(Web page caption snippets)
────────────────────────────────────────

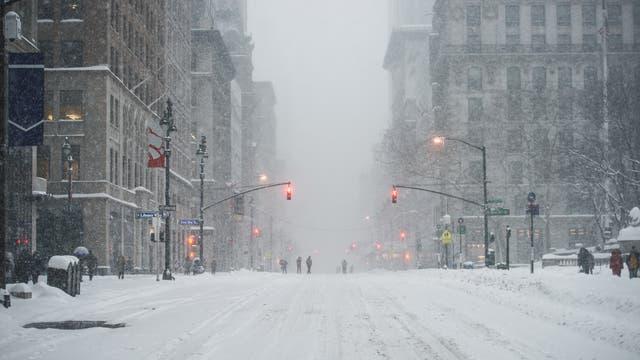 Schnee in Manhattan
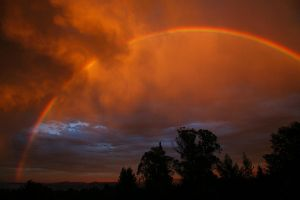 Rainbow at Sunset by Larry-M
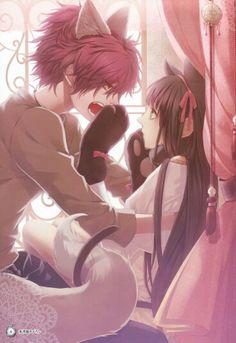 Adorable Anime Couple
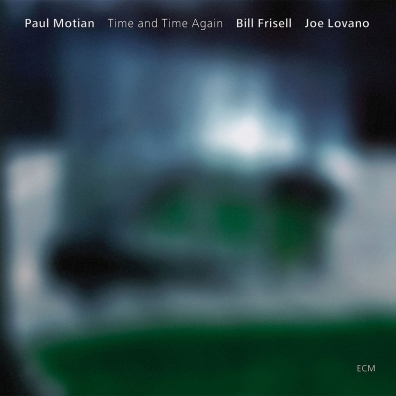 Motian: Time And Time Again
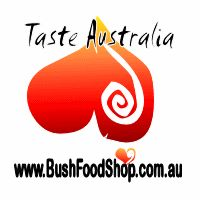 Bush Tucker Bush Food Recipe Index - Taste Australia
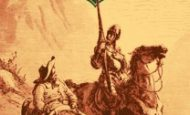 Don Kişot Özet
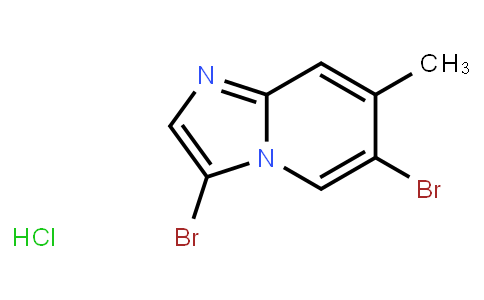 AM11681 | 1072944-65-0 | 3,6-Dibromo-7-Methylimidazo[1,2-A]Pyridine Hcl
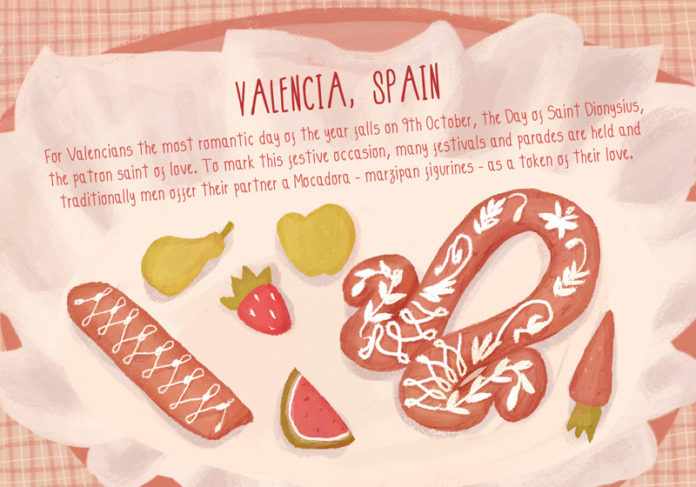 Valentine's Day Traditions from Around the World: Spain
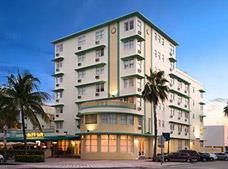 Days Inn and Suites Miami North Beach Ocean Front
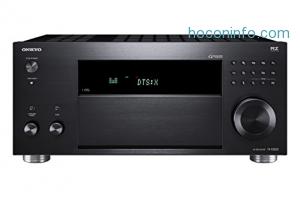 ihocon: Onkyo TX-RZ820 THX-Certified 7.2-Channel 4K Network A/V Receiver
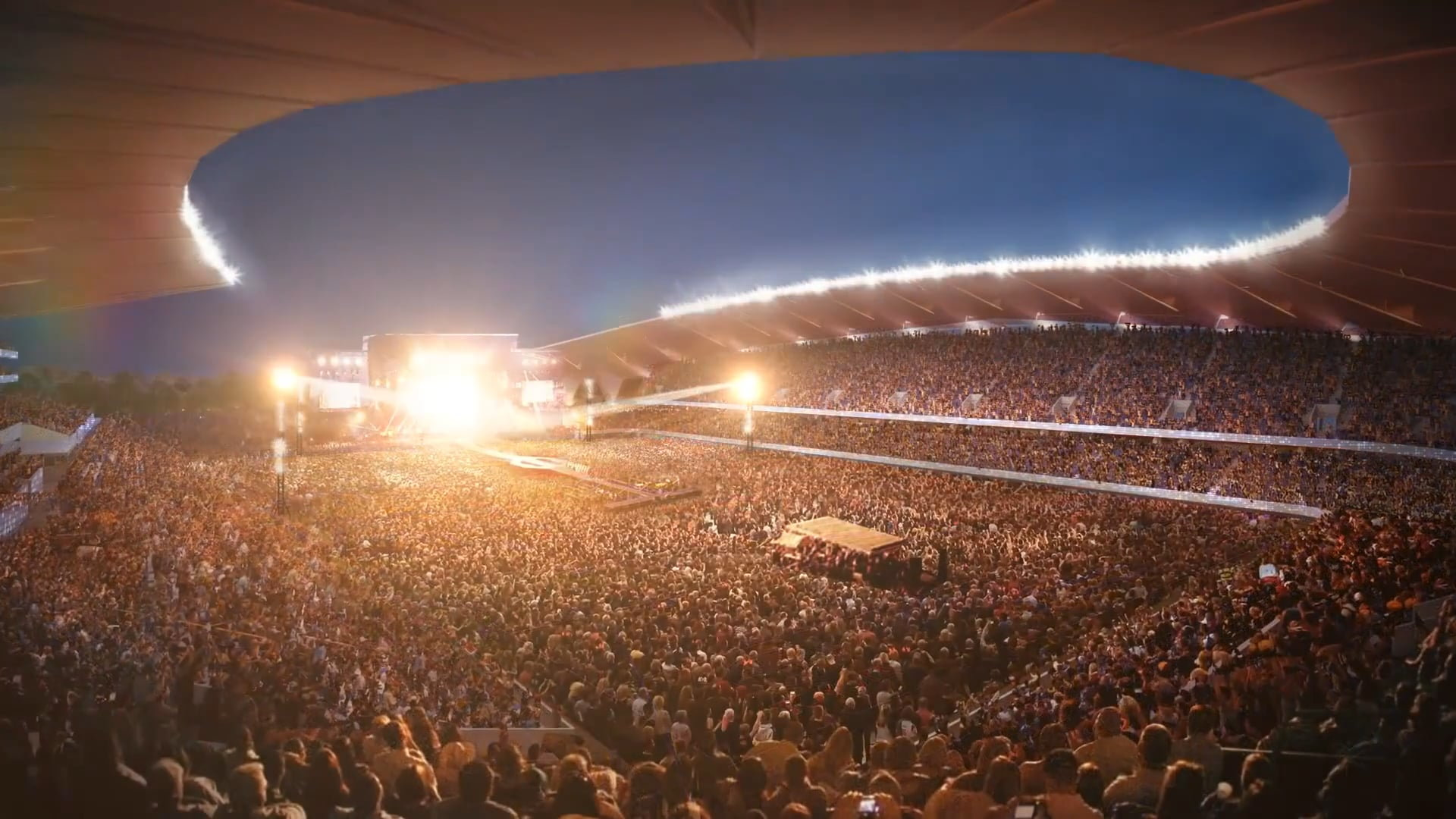 North Queensland Stadium Concept Design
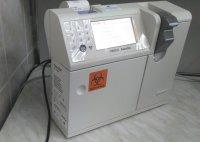 Новое медицинское оборудование поступило в ГБУЗ РК «Усинская ЦРБ»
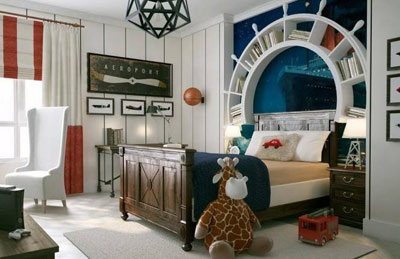 جدیدترین مدل اتاق کودکان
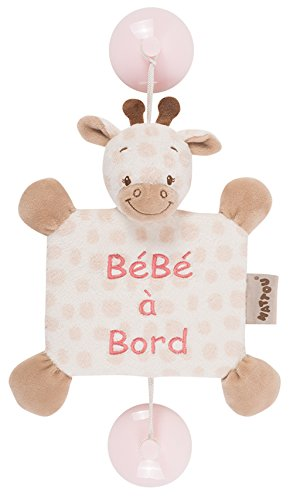 "Nattou 655347 Charlotte & Rose Ventouse ""Bébé à Bord"", Charlotte la girafe,"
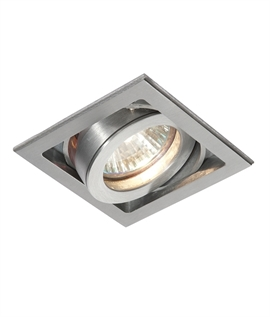 Brushed Aluminium Downlight Single, Dual or Triple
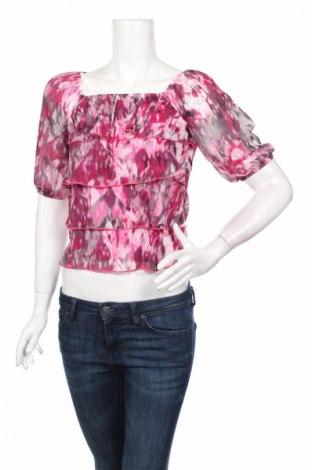 Γυναικεία μπλούζα Amy Byer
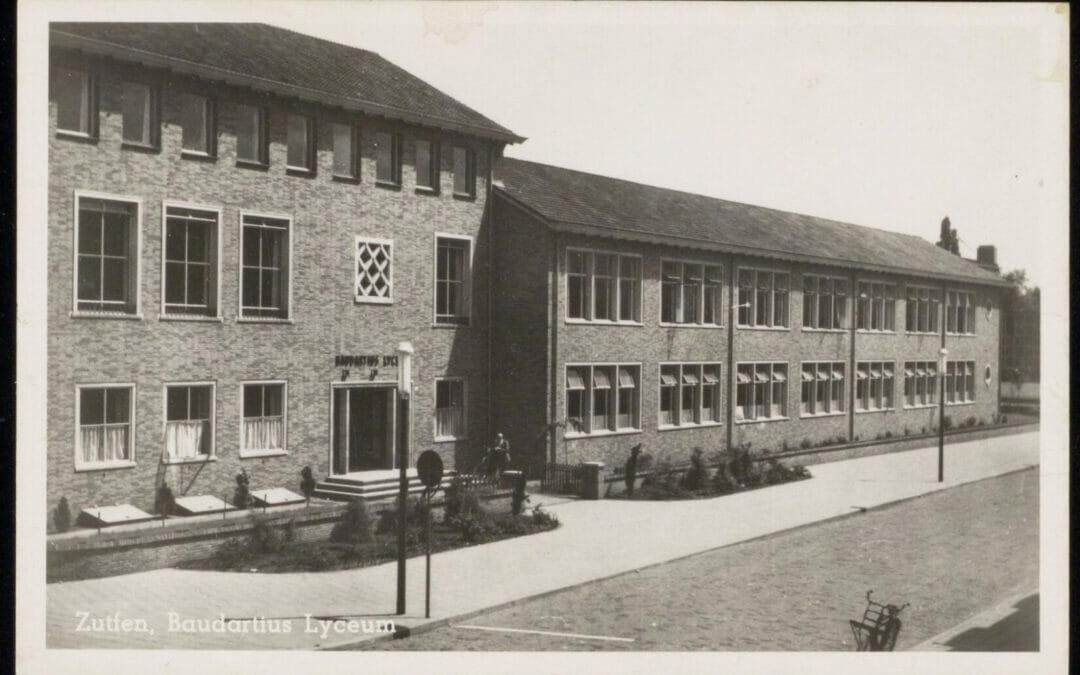 Cuypersgenootschap vraagt aandacht voor Baudartiuscollege in Zutphen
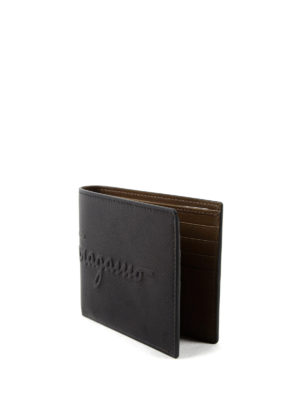 Salvatore Ferragamo: wallets & purses online - Embossed logo leather wallet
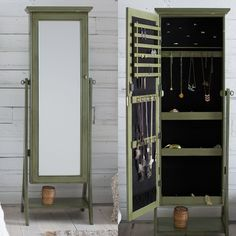 Belham Living Locking Cheval Mirror Jewlery Armoire - Add a charming, rustic look to your decor with the Belham Living Locking Cheval Mirror Jewelry Armoire . Crafted from MDF wood and wood veneers this...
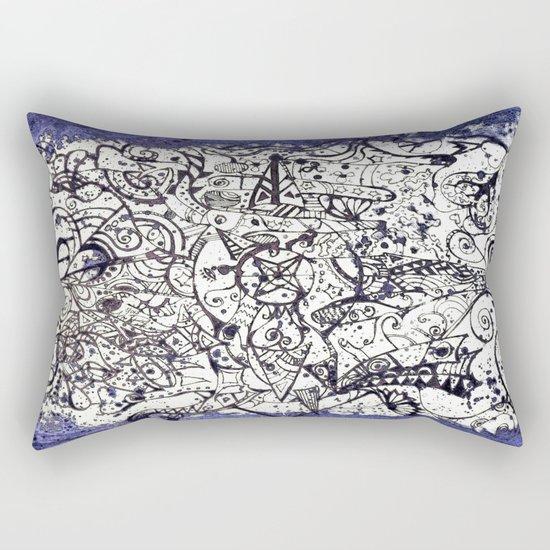 Conditional Equilibrium Rectangular Pillow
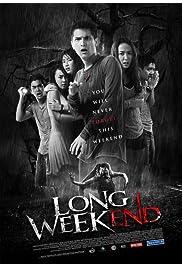 Watch Movie Long Weekend (2013)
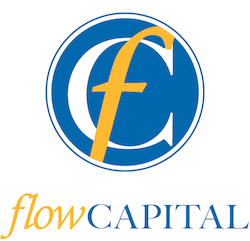 Flow Capital logo
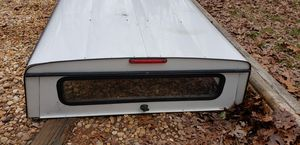Truck Camper Shell Top with key for Sale in Marietta, GA
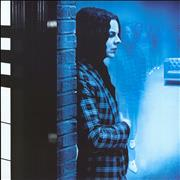 Click here for more info about 'Jack White - Lazaretto'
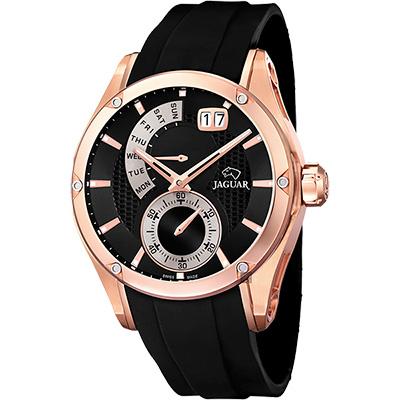 JAGUAR Special Edition 星期小秒針手錶-玫瑰金框x黑/44mm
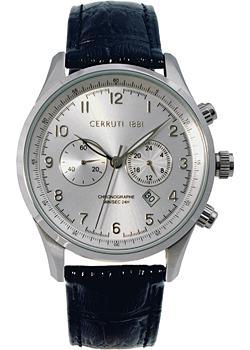 fashion наручные мужские часы Cerruti 1881 CRA008A212J. Коллекция Gents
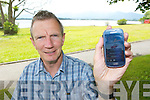 Kevin Tarrant who has just launched a new app for his popular tourist guide magazine Kerry Gems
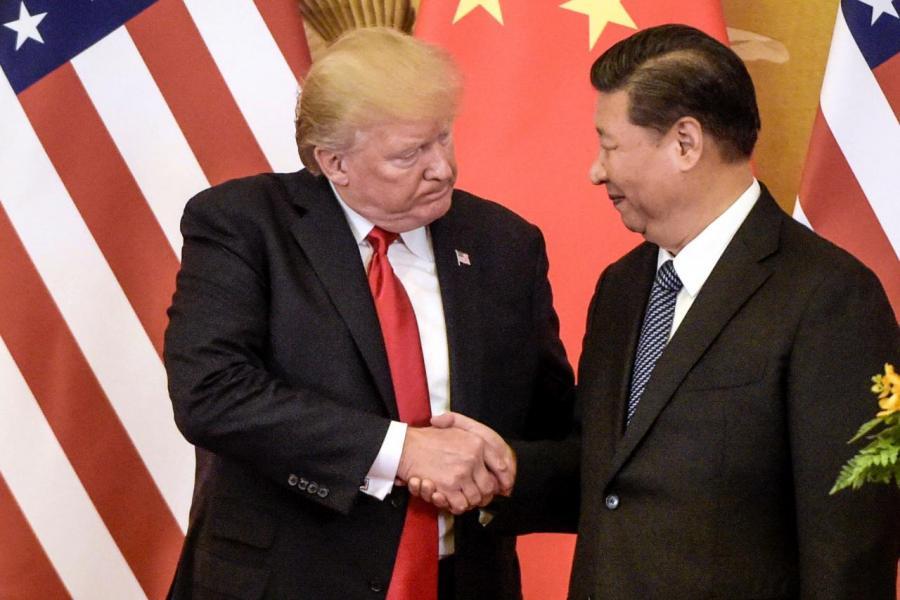 中美貿易關係持續惡化,為大市增添極大不確定性。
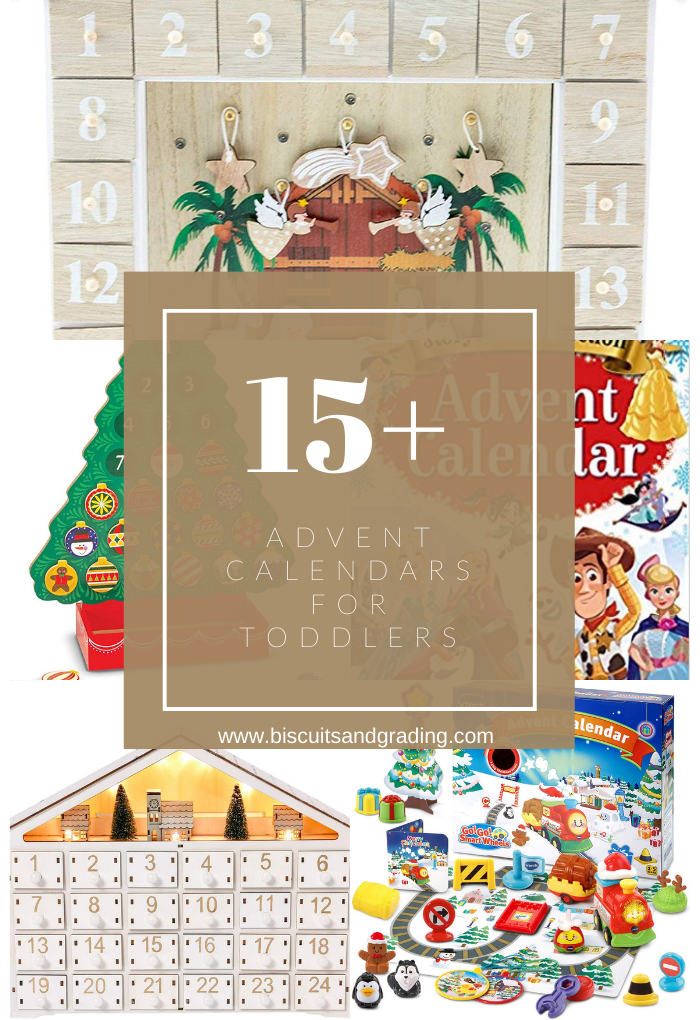 15+ Advent Calendars for Toddlers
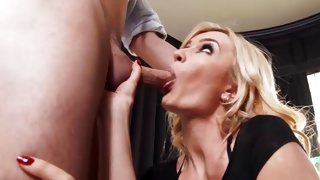 Blonde naughty woman is observed by kinky dude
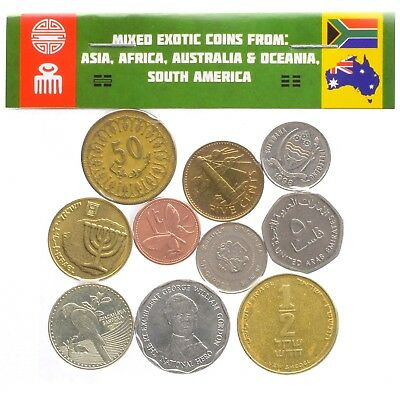 Mixed Lot 10 Exotic Coins From Asia, Africa, Caribbean & Oceania, South America
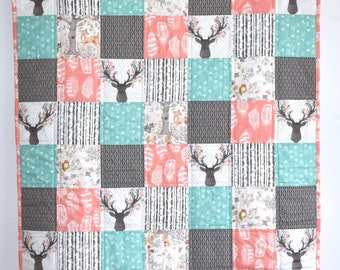Crib or toddler size Woodland Baby Quilt, Woodland Nursery, Modern Quilt, Minky, Blanket, deer, fawn, doe, going stag, coral, gold, floral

────────────────────────────────────────

*Your task*:
Whenever images occur above, omit them and retype each line exactly as it stands.

*Written response*:
 Schnee in Manhattan
 Rainbow at Sunset by Larry-M
 Adorable Anime Couple
 Motian: Time And Time Again
 Bush Tucker Bush Food Recipe Index - Taste Australia
 Don Kişot Özet
 AM11681 | 1072944-65-0 | 3,6-Dibromo-7-Methylimidazo[1,2-A]Pyridine Hcl
 Valentine's Day Traditions from Around the World: Spain
 Days Inn and Suites Miami North Beach Ocean Front
 ihocon: Onkyo TX-RZ820 THX-Certified 7.2-Channel 4K Network A/V Receiver
 North Queensland Stadium Concept Design
 Новое медицинское оборудование поступило в ГБУЗ РК «Усинская ЦРБ»
 جدیدترین مدل اتاق کودکان
 "Nattou 655347 Charlotte & Rose Ventouse ""Bébé à Bord"", Charlotte la girafe,"
 Brushed Aluminium Downlight Single, Dual or Triple
 Γυναικεία μπλούζα Amy Byer
 Cuypersgenootschap vraagt aandacht voor Baudartiuscollege in Zutphen
 Salvatore Ferragamo: wallets & purses online - Embossed logo leather wallet
 Belham Living Locking Cheval Mirror Jewlery Armoire - Add a charming, rustic look to your decor with the Belham Living Locking Cheval Mirror Jewelry Armoire . Crafted from MDF wood and wood veneers this...
 Conditional Equilibrium Rectangular Pillow
 Watch Movie Long Weekend (2013)
 Flow Capital logo
Truck Camper Shell Top with key for Sale in Marietta, GA
 Click here for more info about 'Jack White - Lazaretto'
 JAGUAR Special Edition 星期小秒針手錶-玫瑰金框x黑/44mm
 fashion наручные мужские часы Cerruti 1881 CRA008A212J. Коллекция Gents
 Kevin Tarrant who has just launched a new app for his popular tourist guide magazine Kerry Gems
 中美貿易關係持續惡化,為大市增添極大不確定性。
 15+ Advent Calendars for Toddlers
 Blonde naughty woman is observed by kinky dude
 Mixed Lot 10 Exotic Coins From Asia, Africa, Caribbean & Oceania, South America
Crib or toddler size Woodland Baby Quilt, Woodland Nursery, Modern Quilt, Minky, Blanket, deer, fawn, doe, going stag, coral, gold, floral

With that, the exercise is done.